O mundo dela se torna escuro e silencioso. 

Por uma das janelas do depósito, a lua cheia é bloqueada por nuvens espessas até gradualmente desaparecer. 

III

Ela se vê em meio a uma vastidão de trevas. Não há mais dor e seus ferimentos parecem nunca ter existido. Seu traje, antes manchado de sangue, agora se encontra impecável como quando ela o vestiu antes de sair de casa. “Eu estou morta?” Ela diz em voz alta, ainda que não tenha mais ninguém lá para respondê-la. 

O silêncio a atinge como um tijolo na mente e ela cai de joelhos.

“Sim” uma voz feminina vinda de lugar nenhum lhe devolve enfim. “Mas isso não quer dizer que você possa parar de lutar”. 

E então uma penumbra tremulante revela o contorno de dezenas ou talvez centenas de pessoas ao redor dela. Apesar de guardar ainda algum resquício de feições humanas, elas parecem ser feitas da própria escuridão que constitui o lugar. 

“Vocês... São espíritos?” Ela pergunta se recompondo, mas a resposta vem na forma de um ataque coletivo irracional das entidades que avançam contra ela, tentando mordê-la e arranhá-la. Ela corre por um caminho úmido e percebe nas poças d´água que pisa o reflexo da única iluminação existente no lugar. Olha para cima esperançosa e vê a lua brilhante que desponta num céu negro e sem estrelas. 

Como um último resquício de esperança, a lua parece lhe conceder novo vigor e força, com os quais ela avança furiosamente contra os entes que a perseguiam, destroçando-os de modo brutal com as próprias mãos até ser devorada novamente pelas trevas. 
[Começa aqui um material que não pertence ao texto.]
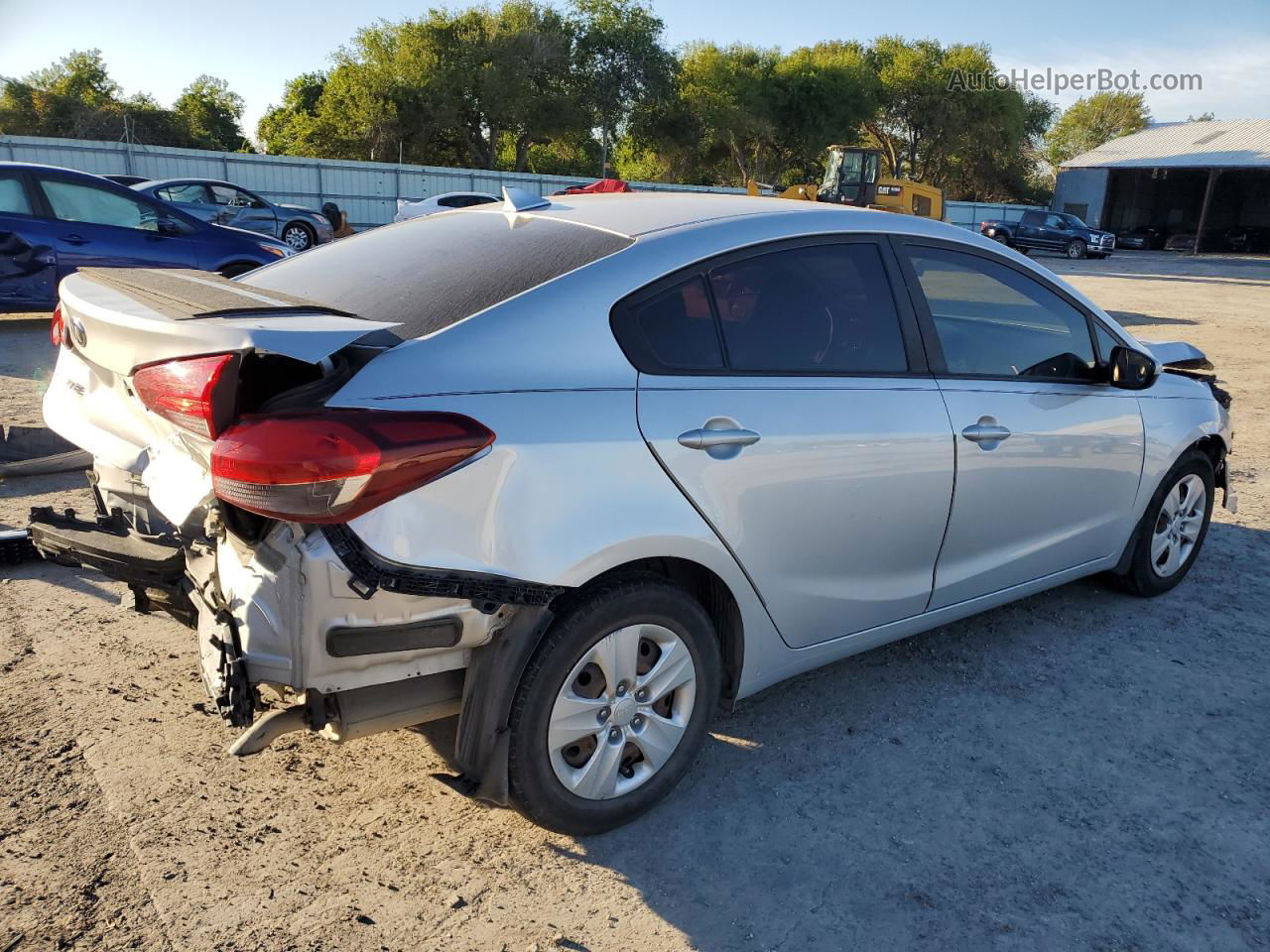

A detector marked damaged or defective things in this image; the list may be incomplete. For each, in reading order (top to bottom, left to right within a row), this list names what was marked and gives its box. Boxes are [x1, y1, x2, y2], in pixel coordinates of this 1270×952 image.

Ela acorda numa unidade médica do Instituto Sincronia. Seu parceiro, o Gavião Cinza, está ao seu lado numa cadeira, a qual ele parece ter passado as últimas noites. Com muita calma ele explica que a encontrou no depósito, inconsciente. Havia dezenas de homens caídos ao redor dela, a maioria mortos. Ela estava muito ferida, e ele cogitou que não sobreviveria, mas conforme ela se recuperava no leito, era como se algo se “acendesse” em seu corpo. Há dois dias poderia ter sido dado como morta, mas hoje o milagre aconteceu.  

Então chega a vez dele perguntar a ela o que se lembrava daquela noite... E como conseguiu abater sozinha aquela quantidade de criminosos. Ela responde que se lembra de poucas coisas, mas diz que talvez tenha ouvido a voz de sua mãe. 

“Sua mãe?”, ele se surpreende “Sua falecida mãe...?” ele reforça.

“Sim”, ela responde.  “Lilith. A deusa da noite.”. 

Eles permanecem em silêncio depois disso. 

Através da janela é possível ver as nuvens se afastando da lua, revelando-a em todo o seu esplendor.